To do |
Restate the records in their entirety, word for word.

[Spatial reasoning question data]
• • • • •
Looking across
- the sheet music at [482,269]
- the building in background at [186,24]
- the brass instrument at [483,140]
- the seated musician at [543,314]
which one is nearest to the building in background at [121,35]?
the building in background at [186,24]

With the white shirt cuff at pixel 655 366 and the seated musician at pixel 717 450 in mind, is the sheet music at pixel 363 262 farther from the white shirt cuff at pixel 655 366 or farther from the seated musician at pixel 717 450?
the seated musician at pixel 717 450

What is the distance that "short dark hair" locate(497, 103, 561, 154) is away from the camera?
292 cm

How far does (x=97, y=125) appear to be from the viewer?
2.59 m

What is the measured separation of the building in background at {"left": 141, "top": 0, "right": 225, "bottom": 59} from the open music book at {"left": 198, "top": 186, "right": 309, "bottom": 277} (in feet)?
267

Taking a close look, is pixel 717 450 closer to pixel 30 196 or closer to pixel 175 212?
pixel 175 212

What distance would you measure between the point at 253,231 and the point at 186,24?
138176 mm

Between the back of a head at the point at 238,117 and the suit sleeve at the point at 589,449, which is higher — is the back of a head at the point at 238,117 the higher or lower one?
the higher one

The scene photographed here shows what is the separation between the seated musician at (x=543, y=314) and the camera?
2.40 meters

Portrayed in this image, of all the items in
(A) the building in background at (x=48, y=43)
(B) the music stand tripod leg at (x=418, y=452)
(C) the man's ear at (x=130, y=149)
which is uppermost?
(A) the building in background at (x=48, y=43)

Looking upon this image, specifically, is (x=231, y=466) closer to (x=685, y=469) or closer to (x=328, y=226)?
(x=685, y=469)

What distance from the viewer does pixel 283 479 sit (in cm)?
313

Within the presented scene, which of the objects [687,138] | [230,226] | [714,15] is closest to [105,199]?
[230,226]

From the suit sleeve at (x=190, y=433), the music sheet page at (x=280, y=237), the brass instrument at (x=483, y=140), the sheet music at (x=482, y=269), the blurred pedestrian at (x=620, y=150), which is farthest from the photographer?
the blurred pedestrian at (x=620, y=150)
• • • • •
Exercise solution |
Looking across
- the sheet music at [482,269]
- the building in background at [186,24]
- the brass instrument at [483,140]
- the seated musician at [543,314]
which one is nearest to the building in background at [121,35]?
the building in background at [186,24]

With the white shirt cuff at pixel 655 366 and the seated musician at pixel 717 450 in mind, is the sheet music at pixel 363 262 farther from the white shirt cuff at pixel 655 366 or farther from the seated musician at pixel 717 450?
the seated musician at pixel 717 450

What is the distance that "short dark hair" locate(497, 103, 561, 154) is away from the camera?
292 cm

How far does (x=97, y=125) appear to be from the viewer?
2.59 m

What is the measured separation of the building in background at {"left": 141, "top": 0, "right": 225, "bottom": 59} from the open music book at {"left": 198, "top": 186, "right": 309, "bottom": 277} (in feet)?
267

Taking a close look, is pixel 717 450 closer to pixel 30 196 or closer to pixel 175 212?
pixel 175 212

What distance would you measure between the point at 253,231 and the point at 186,24?
138176 mm

Between the back of a head at the point at 238,117 and the suit sleeve at the point at 589,449, which is higher — is the back of a head at the point at 238,117 the higher or lower one?
the higher one

The scene photographed here shows what is the separation between the seated musician at (x=543, y=314) and the camera?
2.40 meters

Portrayed in this image, of all the items in
(A) the building in background at (x=48, y=43)
(B) the music stand tripod leg at (x=418, y=452)
(C) the man's ear at (x=130, y=149)
which is uppermost?
(A) the building in background at (x=48, y=43)

Looking upon this image, specifically, is (x=231, y=466) closer to (x=685, y=469) or closer to (x=328, y=226)?
(x=685, y=469)

What distance from the viewer does pixel 283 479 sit (in cm)?
313

Within the presented scene, which of the objects [687,138] | [230,226] | [714,15] is closest to [105,199]?
[230,226]

From the suit sleeve at (x=190, y=433), the music sheet page at (x=280, y=237), the brass instrument at (x=483, y=140), the sheet music at (x=482, y=269), the blurred pedestrian at (x=620, y=150), which is farthest from the photographer?
the blurred pedestrian at (x=620, y=150)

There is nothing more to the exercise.